El estudio nos es tanto más necesario cuanto que mucha gente viene a nosotros dentro y fuera del sacramento a pedir ayuda y consejo en los problemas de su vida, especialmente en aquello que toca directa o indirectamente lo moral o religioso. En ocasiones podrá ser conveniente proponer a algunas personas hablar de sus problemas fuera del confesionario, pero es recomendable que siempre demos algunos consejos, pues somos más que repartidores de absoluciones y debemos no sólo responder a las preguntas que se nos hacen, sino también excitar en nuestros penitentes el deseo de servir mejor a Dios y al prójimo según su propia vocación.

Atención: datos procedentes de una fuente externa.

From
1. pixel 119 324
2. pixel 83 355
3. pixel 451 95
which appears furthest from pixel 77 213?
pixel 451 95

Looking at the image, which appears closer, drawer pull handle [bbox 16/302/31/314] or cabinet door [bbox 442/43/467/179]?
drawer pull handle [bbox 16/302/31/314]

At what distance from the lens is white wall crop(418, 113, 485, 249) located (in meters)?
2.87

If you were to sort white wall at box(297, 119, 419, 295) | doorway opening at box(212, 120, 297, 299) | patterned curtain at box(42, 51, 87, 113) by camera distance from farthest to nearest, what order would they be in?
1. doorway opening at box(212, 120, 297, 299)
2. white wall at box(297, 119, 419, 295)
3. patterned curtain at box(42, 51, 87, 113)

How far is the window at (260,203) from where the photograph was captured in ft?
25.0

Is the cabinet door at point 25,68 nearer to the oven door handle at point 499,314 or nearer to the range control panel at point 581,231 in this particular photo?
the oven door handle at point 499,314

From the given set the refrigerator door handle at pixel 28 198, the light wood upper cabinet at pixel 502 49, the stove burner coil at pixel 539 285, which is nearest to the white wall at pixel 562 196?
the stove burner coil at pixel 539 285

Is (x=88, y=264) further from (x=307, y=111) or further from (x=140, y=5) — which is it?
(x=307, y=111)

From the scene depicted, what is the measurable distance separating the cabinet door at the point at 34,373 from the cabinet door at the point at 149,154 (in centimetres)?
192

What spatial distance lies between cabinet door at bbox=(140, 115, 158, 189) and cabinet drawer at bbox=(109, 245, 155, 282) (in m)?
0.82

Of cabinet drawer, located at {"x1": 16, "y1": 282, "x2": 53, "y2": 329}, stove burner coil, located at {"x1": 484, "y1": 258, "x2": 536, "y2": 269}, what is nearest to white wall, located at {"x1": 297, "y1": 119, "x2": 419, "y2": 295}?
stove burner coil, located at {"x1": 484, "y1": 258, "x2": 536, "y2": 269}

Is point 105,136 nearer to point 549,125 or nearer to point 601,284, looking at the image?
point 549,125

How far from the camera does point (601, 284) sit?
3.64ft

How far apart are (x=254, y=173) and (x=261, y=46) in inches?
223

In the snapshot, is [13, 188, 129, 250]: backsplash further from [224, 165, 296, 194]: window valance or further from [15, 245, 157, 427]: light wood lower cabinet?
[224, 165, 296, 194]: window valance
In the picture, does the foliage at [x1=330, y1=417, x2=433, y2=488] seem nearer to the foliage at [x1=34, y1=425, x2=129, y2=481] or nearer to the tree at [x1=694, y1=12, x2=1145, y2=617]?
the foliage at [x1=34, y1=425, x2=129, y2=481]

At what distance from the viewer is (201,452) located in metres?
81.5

El haber descuidado el sacramento de la penitencia es la causa de muchos males en la vida de la Iglesia y en la vida de los sacerdotes. La crisis de este sacramento se debe no sólo a que la gente ya no va a confesarse, sino también a que nosotros, los sacerdotes, ya no estamos presentes en él. Un confesionario en el que está presente un sacerdote, en una iglesia vacía, es el símbolo más conmovedor de la paciencia de Dios que espera. Así es Dios. Él nos espera toda la vida. El corazón herido del hombre puede sanar sólo si puede desahogarse del todo, para lo que necesita alguien que le escuche, tanto mejor si es en la absoluta discreción del sacramento de la penitencia, siendo clave que el sacerdote confesor más que hablar, sepa escuchar.